--- Excerpted passage ---
--- START ---

These Consolidated Financial Statements reflect, in the opinion of the Company, all material adjustments (which include only normal recurring adjustments) necessary to fairly present the Company’s financial position as of December 31, 2019 and 2018, and results of operations for the years ended December 31, 20192018 and 2017. The preparation of the Consolidated Financial Statements requires management to make estimates and judgments that affect the reported amounts of assets and liabilities and disclosure of contingent assets and liabilities at the date of the financial statements as well as the reported amounts of revenue and expense during the reporting period. Estimates have been prepared on the basis of the most current and best available information, but actual results could differ materially from those estimates.
Reclassification
Certain prior period amounts and disclosures may have been reclassified to conform to the current period’s financial presentation.
Book Value Per Share
Book value per share is computed by dividing total shareholders’ equity by the number of shares issued and outstanding at the end of the measurement period.
Principles of Consolidation
The accompanying consolidated financial statements include the operations of the Company and its controlled subsidiaries. All inter-company transactions and balances have been eliminated in consolidation.
The Company holds certain investments in the Funds, and previously held an investment in the ETF, for general corporate investment purposes, to provide seed capital for newly formed strategies or to add capital to existing strategies. The Funds are organized in a series fund structure in which there are multiple mutual funds within one Trust. The Trust is an open-end investment company registered under the Investment Company Act of 1940, as amended (the"1940 Act"). The ETF was an individual series of ETF Series Solutions, which was also an open-end investment company registered under the 1940 Act. The ETF liquidated and its assets were distributed to its shareholders on April 5, 2019. Each of the individual mutual funds represents (and the ETF represented) a separate share class of a legal entity organized under the Trust.

--- END ---

--- Given information ---
--- START ---

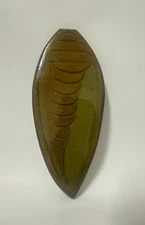 Wood engraving brown green epoxy unique art coconut  Luminous in the dark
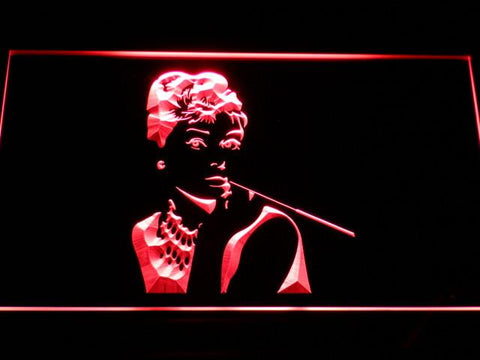 Audrey Hepburn LED Neon Sign USB - Red - TheLedHeroes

--- END ---

--- Request 1 ---
Copy the accounting notes word for word, from "The Company holds" to "under the Trust.".
--- Request 2 ---
Pick up the accounting notes on the Company's financial statements where they stop, and keep writing them.

--- Written reply 1 ---
The Company holds certain investments in the Funds, and previously held an investment in the ETF, for general corporate investment purposes, to provide seed capital for newly formed strategies or to add capital to existing strategies. The Funds are organized in a series fund structure in which there are multiple mutual funds within one Trust. The Trust is an open-end investment company registered under the Investment Company Act of 1940, as amended (the"1940 Act"). The ETF was an individual series of ETF Series Solutions, which was also an open-end investment company registered under the 1940 Act. The ETF liquidated and its assets were distributed to its shareholders on April 5, 2019. Each of the individual mutual funds represents (and the ETF represented) a separate share class of a legal entity organized under the Trust.

--- Written reply 2 ---
The Company performs its consolidation analysis at the individual mutual fund and ETF level and has concluded the mutual funds are, and the ETF was, voting rights entities ("VREs") because the structure of the investment product is such that the shareholders are deemed to have the power through voting rights to direct the activities that most significantly impact the entity's economic performance. To the extent material, these investment products are consolidated if Company ownership, directly or indirectly, represents a majority interest (greater than 50%). The Company records redeemable noncontrolling interests in consolidated investments for which the Company's ownership is less than 100%. The Company has consolidated the Diamond Hill International Fund and the Diamond Hill Global Fund (collectively the "Consolidated Funds") as of
December 31, 2019. The Company deconsolidated the ETF, the Diamond Hill Core Bond Fund and the Diamond Hill High Yield Fund during the year ended December 31, 2019 as the Company's ownership declined to less than 50%.
Redeemable Noncontrolling Interest
Redeemable noncontrolling interest represents third-party interests in the Consolidated Funds. This interest is redeemable at the option of the investors and therefore is not treated as permanent equity. Redeemable noncontrolling interest is recorded at redemption value, which approximates the fair value each reporting period.
Segment Information
Management has determined that the Company operates in one business segment, providing investment management and administration services to mutual funds, sub-advised mutual funds, and separately managed accounts. Therefore, no disclosures relating to operating segments are presented in the annual financial statements.
Cash and Cash Equivalents
Cash and cash equivalents include demand deposits and money market mutual funds held by DHCM.
Accounts Receivable
Accounts receivable are recorded when they are due and are presented on the balance sheet net of any allowance for doubtful accounts. Accounts receivable are written off when they are determined to be uncollectible. Any allowance for doubtful accounts is estimated based on the Company’s historical losses, existing conditions in the industry, and the financial stability of the individuals or entities that owe the receivable. No allowance for doubtful accounts was deemed necessary at December 31, 2019 or 2018. Accounts receivable from the Funds were $10.7 million and $9.4 million as of December 31, 2019 and 2018, respectively.
Investments
Management determines the appropriate classification of its investments at the time of purchase and re-evaluates its determination at each reporting period.
Investments in the Funds we advise where the Company has neither control nor the ability to exercise significant influence, as well as securities held in the Consolidated Funds, are measured at fair value based on quoted market prices. Unrealized gains and losses are recorded as investment income (loss) in the Company’s consolidated statements of income.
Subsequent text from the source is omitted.